*** Fragmento seleccionado

La semana pasada estuvimos en la casa de nuestro hijo mayor, celebraba su cumpleaños. Al finalizar la cena, su esposa nos trajo una fuente con los postres, eran pastelitos y helados. Según nos dijo, entre las delicias del momento estaban también los ‘Brownie’. Y aunque el chocolate me encanta, he de confesar que no soy muy amigo de los anglicismos, es algo que heredé de mis padres. Quizá por ello le pregunté a la anfitriona con un poco de deje andaluz: “¿Y eso de los bron o braun qué es, chiquilla?” Mi nuera, siguiendo la broma, me contestó: “¡Opa, si tú quieres, puedes llamarlos marroncitos!”, y me aclaró que son unos pastelitos de bizcocho enriquecidos con chocolate. (Lo de ‘opa’ no tiene en este caso nada que ver con una “Oferta Pública de Adquisición” de acciones en la bolsa, sino que es el nombre cariñoso con el que los alemanes llaman al abuelo, y así lo hace también mi familia conmigo). Todos reímos, también los demás invitados presentes en la cena.

La situación era propicia para hacer una aclaración. Aunque mi familia ya lo sabe, aproveché la oportunidad para explicar a los invitados mi falta de simpatía por el idioma inglés, contando una anécdota de mi adolescencia. Quiero recordar que fue al tener que elegir idioma extranjero en los primeros años del bachillerato. Los idiomas a elegir eran el francés, el inglés y el italiano. Posiblemente le pregunté a mi padre su opinión, y aquí me tienes que su consejo fue para mí una norma de vida: “¡Hijo mío, mientras que los ingleses no nos devuelvan Gibraltar, nosotros no aprendemos el inglés!” Así que elegí francés y salvé, una generación más, la honrilla patriótica de la familia.

Desgraciadamente, mis hijos y nietos ya no pueden pasar sin usar los anglicismos y saber inglés, porque toda la cultura occidental ha sido dominada por los amigos de la coca-cola. Mis hijos, sin preguntarme, aprendieron el inglés, y sé que hoy lo necesitan para su vida profesional. (Algún día les preguntaré, qué piensan sobre Gibraltar). Otro tanto ocurre con mis nietos. El mayor de ellos estuvo recientemente una semana en Inglaterra, fue en un intercambio de su colegio. Y como buen admirador y seguidor de su abuelo (“fan” para los aficionados a la coca-cola), contó a los ingleses que le acogieron, lo del inglés y Gibraltar de su abuelo. Según me contó al regresar, los súbditos de Su Graciosa Majestad le contestaron que los ingleses jamás devolverían Gibraltar a España. Así que me toca seguir esperando.

******

Consigna escrita A: En el relato sobre los anglicismos, ¿qué idiomas se podían elegir en los primeros años del bachillerato?
El relato y las filas son materiales independientes entre sí.

*** Filas proporcionadas

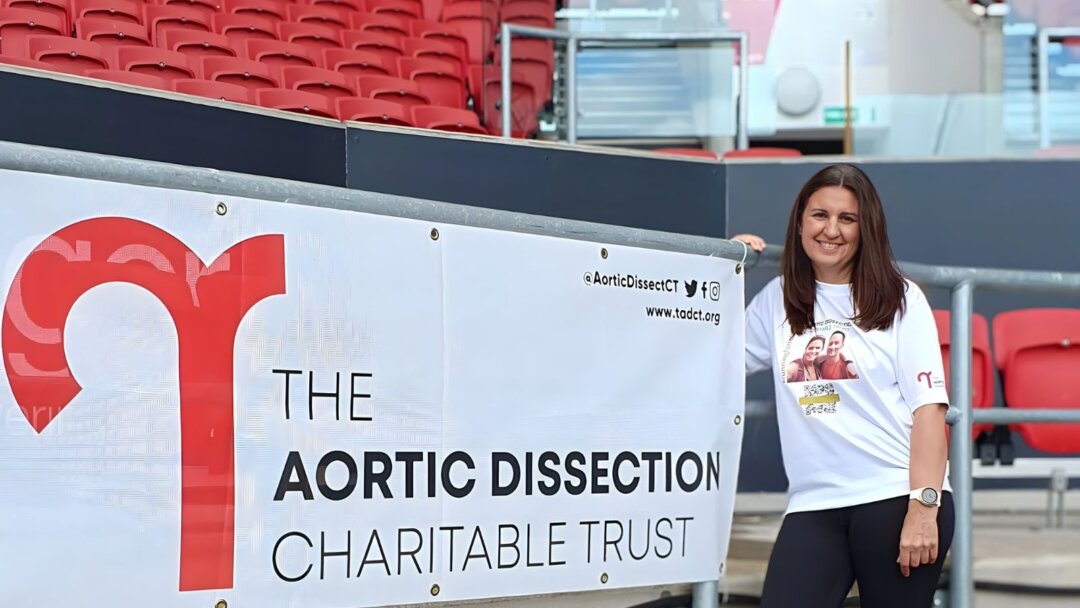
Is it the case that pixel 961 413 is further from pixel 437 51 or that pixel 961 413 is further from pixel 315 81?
pixel 437 51

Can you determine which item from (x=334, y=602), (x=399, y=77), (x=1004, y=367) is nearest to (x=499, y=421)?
(x=334, y=602)

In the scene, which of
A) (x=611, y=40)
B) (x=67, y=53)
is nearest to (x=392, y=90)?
(x=611, y=40)

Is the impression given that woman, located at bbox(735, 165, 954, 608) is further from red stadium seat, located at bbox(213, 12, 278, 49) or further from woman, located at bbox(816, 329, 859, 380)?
red stadium seat, located at bbox(213, 12, 278, 49)

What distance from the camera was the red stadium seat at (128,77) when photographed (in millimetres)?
4828

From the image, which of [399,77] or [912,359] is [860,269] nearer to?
[912,359]

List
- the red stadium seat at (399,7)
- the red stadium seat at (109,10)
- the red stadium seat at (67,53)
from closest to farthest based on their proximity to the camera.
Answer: the red stadium seat at (67,53) < the red stadium seat at (109,10) < the red stadium seat at (399,7)

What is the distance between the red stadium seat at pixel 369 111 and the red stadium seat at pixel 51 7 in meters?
1.34

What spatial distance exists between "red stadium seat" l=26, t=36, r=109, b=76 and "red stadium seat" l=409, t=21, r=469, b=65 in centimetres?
276

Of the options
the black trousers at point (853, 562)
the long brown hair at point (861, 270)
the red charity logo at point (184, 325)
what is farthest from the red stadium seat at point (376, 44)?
the red charity logo at point (184, 325)

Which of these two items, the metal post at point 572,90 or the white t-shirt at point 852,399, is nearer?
the white t-shirt at point 852,399

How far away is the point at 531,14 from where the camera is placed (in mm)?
7500

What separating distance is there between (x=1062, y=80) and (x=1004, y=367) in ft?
12.2

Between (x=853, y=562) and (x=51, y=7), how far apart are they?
5046mm

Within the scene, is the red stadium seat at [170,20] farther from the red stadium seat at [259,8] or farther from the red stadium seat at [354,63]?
the red stadium seat at [354,63]
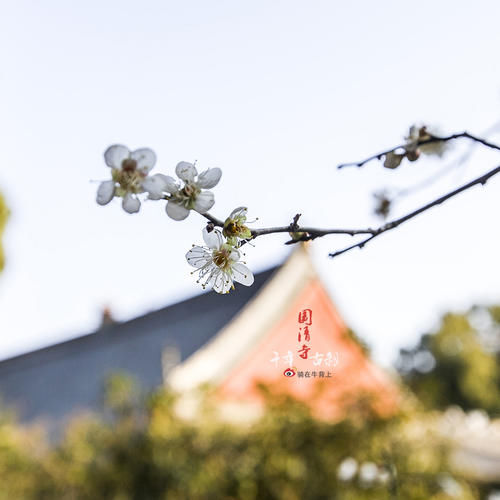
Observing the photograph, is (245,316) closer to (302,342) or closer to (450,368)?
Answer: (302,342)

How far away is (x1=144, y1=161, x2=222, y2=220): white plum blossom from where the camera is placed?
0.62m

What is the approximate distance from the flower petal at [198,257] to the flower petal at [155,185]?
11 centimetres

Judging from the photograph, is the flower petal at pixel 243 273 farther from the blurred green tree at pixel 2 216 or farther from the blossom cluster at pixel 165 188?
the blurred green tree at pixel 2 216

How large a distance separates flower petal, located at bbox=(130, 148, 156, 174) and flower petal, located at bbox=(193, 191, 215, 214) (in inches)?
2.1

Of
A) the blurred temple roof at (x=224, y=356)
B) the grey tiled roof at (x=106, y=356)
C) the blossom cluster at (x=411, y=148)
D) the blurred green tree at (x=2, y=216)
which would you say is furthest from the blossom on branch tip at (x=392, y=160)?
the grey tiled roof at (x=106, y=356)

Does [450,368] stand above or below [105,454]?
above

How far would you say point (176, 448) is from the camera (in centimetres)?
335

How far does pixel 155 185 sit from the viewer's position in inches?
24.5

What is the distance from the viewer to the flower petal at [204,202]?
2.09 feet

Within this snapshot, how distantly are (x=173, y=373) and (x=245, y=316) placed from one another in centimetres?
146

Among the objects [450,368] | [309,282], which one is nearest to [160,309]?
[309,282]

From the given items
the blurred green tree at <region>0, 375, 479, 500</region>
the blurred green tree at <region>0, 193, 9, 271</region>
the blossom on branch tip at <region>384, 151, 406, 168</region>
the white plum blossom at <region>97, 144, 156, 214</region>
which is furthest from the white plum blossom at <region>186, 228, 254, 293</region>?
the blurred green tree at <region>0, 193, 9, 271</region>

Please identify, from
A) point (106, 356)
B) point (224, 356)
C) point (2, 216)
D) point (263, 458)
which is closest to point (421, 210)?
point (263, 458)

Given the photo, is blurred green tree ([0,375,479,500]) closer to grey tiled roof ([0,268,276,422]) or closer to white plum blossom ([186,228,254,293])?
white plum blossom ([186,228,254,293])
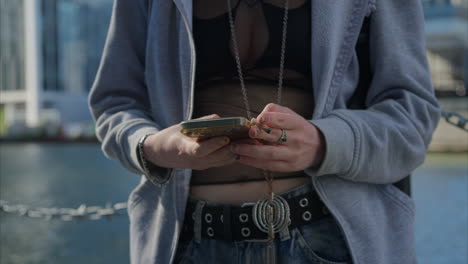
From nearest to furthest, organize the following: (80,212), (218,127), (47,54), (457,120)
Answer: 1. (218,127)
2. (457,120)
3. (80,212)
4. (47,54)

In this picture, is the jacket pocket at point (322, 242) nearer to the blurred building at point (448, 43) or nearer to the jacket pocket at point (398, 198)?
the jacket pocket at point (398, 198)

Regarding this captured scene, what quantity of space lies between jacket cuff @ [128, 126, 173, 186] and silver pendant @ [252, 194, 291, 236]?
14 cm

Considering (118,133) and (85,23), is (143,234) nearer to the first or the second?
(118,133)

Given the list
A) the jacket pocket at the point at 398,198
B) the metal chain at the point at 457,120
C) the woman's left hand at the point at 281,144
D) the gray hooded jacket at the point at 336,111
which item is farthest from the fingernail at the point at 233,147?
the metal chain at the point at 457,120

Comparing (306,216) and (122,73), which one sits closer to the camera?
(306,216)

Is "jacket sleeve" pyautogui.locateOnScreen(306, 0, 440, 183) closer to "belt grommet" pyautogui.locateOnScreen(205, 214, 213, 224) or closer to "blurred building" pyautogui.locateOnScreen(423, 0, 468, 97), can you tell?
"belt grommet" pyautogui.locateOnScreen(205, 214, 213, 224)

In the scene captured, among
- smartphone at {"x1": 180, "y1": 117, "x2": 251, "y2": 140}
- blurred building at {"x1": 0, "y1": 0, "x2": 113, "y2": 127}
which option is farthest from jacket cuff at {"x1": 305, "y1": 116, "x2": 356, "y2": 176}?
blurred building at {"x1": 0, "y1": 0, "x2": 113, "y2": 127}

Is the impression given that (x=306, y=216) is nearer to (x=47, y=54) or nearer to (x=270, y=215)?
(x=270, y=215)

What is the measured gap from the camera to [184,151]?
0.54 m

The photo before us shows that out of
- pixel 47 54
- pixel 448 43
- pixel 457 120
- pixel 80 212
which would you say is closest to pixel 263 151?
pixel 457 120

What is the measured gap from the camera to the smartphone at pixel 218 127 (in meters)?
0.43

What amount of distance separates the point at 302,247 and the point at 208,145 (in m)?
0.20

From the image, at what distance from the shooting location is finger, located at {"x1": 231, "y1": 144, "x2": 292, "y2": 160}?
0.48m

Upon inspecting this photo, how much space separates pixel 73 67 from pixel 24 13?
16.1 feet
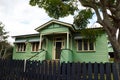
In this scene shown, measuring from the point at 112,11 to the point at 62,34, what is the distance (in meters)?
9.36

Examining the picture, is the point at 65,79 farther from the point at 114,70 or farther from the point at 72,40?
the point at 72,40

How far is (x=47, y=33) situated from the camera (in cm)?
1744

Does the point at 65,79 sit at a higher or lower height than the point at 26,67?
lower

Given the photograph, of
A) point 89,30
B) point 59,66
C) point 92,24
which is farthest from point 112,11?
point 59,66

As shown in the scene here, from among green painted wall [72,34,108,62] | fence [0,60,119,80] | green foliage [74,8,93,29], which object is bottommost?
fence [0,60,119,80]

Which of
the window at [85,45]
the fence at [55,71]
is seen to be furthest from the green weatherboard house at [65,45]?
the fence at [55,71]

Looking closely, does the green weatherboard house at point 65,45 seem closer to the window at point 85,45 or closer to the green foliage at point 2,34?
the window at point 85,45

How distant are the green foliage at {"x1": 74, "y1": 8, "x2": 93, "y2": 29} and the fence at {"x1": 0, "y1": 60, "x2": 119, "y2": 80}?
5930 millimetres

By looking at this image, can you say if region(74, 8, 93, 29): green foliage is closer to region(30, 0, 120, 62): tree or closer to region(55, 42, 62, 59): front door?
region(30, 0, 120, 62): tree

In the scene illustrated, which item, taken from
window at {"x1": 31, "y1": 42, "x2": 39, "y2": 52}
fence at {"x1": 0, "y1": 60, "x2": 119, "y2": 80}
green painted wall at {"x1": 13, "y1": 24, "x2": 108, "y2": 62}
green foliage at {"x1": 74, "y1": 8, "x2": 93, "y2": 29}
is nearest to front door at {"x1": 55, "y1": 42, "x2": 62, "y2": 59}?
green painted wall at {"x1": 13, "y1": 24, "x2": 108, "y2": 62}

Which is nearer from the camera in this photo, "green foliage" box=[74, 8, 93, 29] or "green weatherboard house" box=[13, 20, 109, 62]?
"green foliage" box=[74, 8, 93, 29]

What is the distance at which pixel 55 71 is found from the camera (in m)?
6.45

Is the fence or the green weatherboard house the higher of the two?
the green weatherboard house

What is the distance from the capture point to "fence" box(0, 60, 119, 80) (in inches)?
220
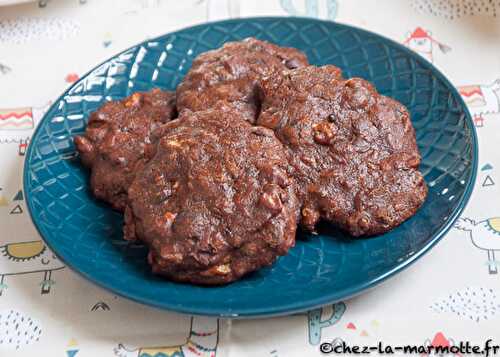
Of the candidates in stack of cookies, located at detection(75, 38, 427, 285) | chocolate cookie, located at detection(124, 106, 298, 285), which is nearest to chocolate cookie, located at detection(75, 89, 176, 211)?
stack of cookies, located at detection(75, 38, 427, 285)

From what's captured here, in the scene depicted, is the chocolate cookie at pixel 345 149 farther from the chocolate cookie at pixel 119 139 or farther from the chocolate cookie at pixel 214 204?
the chocolate cookie at pixel 119 139

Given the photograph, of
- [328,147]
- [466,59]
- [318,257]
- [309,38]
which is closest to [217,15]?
[309,38]

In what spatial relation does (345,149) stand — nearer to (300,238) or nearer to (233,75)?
(300,238)

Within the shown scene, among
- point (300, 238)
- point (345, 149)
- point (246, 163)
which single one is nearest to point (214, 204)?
point (246, 163)

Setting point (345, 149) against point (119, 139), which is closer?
point (345, 149)

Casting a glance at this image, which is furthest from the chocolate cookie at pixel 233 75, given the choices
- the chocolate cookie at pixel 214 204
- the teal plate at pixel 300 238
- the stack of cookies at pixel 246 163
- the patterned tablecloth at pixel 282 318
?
the patterned tablecloth at pixel 282 318

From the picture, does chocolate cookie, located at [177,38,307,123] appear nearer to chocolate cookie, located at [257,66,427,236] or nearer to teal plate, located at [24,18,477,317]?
chocolate cookie, located at [257,66,427,236]
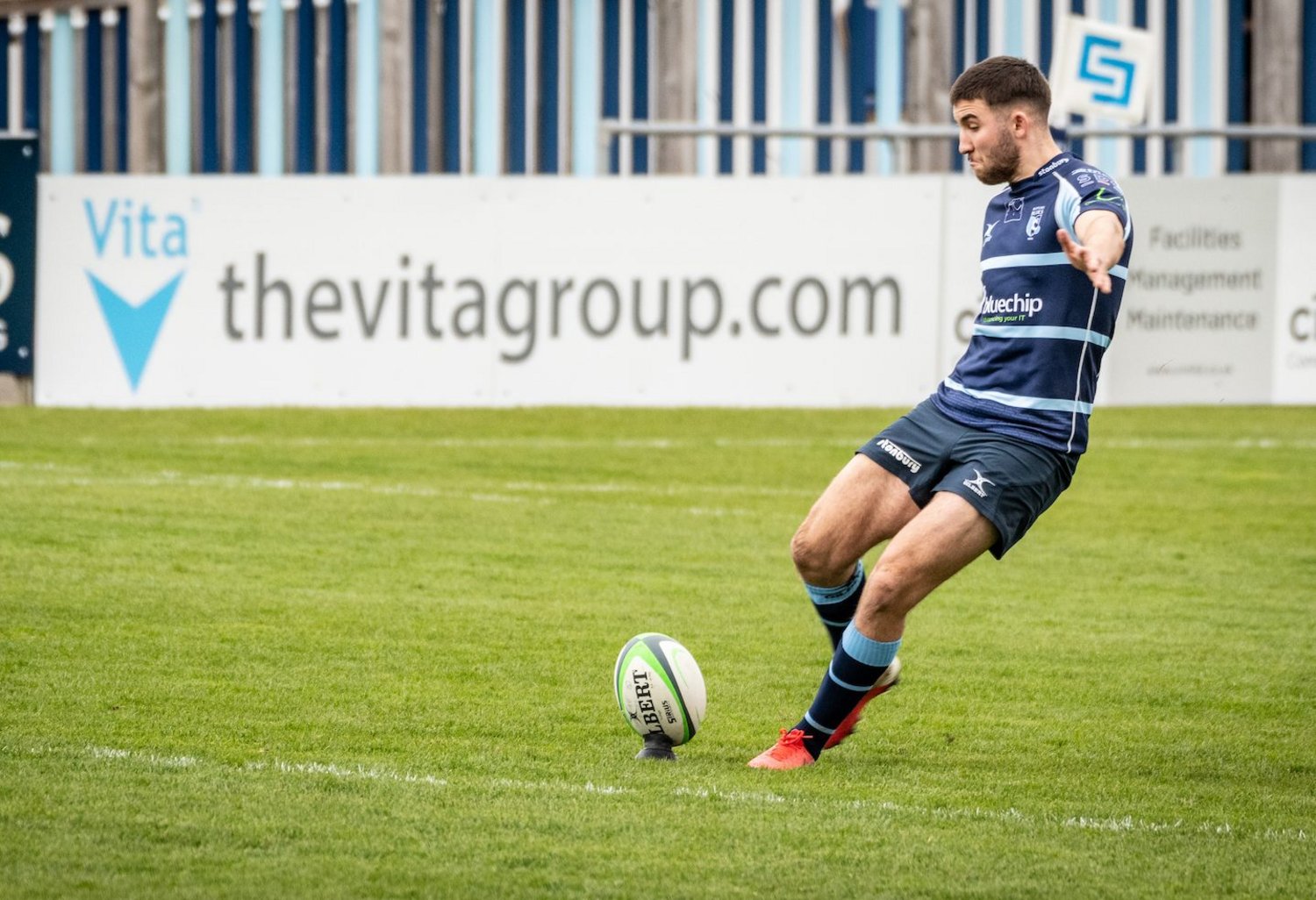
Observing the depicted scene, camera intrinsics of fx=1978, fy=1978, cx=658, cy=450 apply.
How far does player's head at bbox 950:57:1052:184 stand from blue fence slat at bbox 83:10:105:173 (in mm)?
14930

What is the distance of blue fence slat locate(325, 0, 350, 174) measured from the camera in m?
19.1

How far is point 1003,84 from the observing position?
18.9ft

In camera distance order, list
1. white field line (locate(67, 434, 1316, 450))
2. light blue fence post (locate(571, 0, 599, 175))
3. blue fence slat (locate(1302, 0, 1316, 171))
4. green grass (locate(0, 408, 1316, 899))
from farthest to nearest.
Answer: blue fence slat (locate(1302, 0, 1316, 171)) → light blue fence post (locate(571, 0, 599, 175)) → white field line (locate(67, 434, 1316, 450)) → green grass (locate(0, 408, 1316, 899))

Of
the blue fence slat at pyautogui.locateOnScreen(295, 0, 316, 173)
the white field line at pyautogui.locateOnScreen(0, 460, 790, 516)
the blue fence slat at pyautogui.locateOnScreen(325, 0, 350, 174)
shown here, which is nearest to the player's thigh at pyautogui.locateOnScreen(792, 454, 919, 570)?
the white field line at pyautogui.locateOnScreen(0, 460, 790, 516)

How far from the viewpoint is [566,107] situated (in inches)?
750

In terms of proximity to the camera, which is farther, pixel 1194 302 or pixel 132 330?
pixel 1194 302

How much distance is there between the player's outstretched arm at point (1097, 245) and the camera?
17.3 feet

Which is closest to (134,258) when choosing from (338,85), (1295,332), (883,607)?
(338,85)

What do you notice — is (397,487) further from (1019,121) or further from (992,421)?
(1019,121)

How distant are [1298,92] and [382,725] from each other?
15.7 metres

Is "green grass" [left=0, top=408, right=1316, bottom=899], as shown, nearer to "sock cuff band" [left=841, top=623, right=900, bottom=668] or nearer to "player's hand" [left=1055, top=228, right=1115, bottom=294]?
"sock cuff band" [left=841, top=623, right=900, bottom=668]

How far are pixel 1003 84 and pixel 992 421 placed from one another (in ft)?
3.23

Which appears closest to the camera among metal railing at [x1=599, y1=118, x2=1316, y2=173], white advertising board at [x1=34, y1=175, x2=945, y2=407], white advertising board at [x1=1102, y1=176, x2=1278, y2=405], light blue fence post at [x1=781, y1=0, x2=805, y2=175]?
white advertising board at [x1=34, y1=175, x2=945, y2=407]

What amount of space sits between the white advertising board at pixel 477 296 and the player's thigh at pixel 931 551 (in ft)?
33.4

******

Consigna escrita B: Organiza como lista numerada las líneas de las filas que van desde la que contiene "Which is closest to (134,258)" hasta el final de las filas, ambas incluidas, sin las líneas en blanco.

Resultado del ejercicio A: El francés, el inglés y el italiano.

Resultado del ejercicio B:
1. Which is closest to (134,258) when choosing from (338,85), (1295,332), (883,607)?
2. (338,85)
3. What do you notice — is (397,487) further from (1019,121) or further from (992,421)?
4. (1019,121)
5. How distant are [1298,92] and [382,725] from each other?
6. 15.7 metres
7. Is "green grass" [left=0, top=408, right=1316, bottom=899], as shown, nearer to "sock cuff band" [left=841, top=623, right=900, bottom=668] or nearer to "player's hand" [left=1055, top=228, right=1115, bottom=294]?
8. "sock cuff band" [left=841, top=623, right=900, bottom=668]
9. How far are pixel 1003 84 and pixel 992 421 placed from one another (in ft)?
10. 3.23
11. Which appears closest to the camera among metal railing at [x1=599, y1=118, x2=1316, y2=173], white advertising board at [x1=34, y1=175, x2=945, y2=407], white advertising board at [x1=1102, y1=176, x2=1278, y2=405], light blue fence post at [x1=781, y1=0, x2=805, y2=175]?
12. white advertising board at [x1=34, y1=175, x2=945, y2=407]
13. What amount of space sits between the white advertising board at pixel 477 296 and the player's thigh at pixel 931 551 (in ft)?
14. 33.4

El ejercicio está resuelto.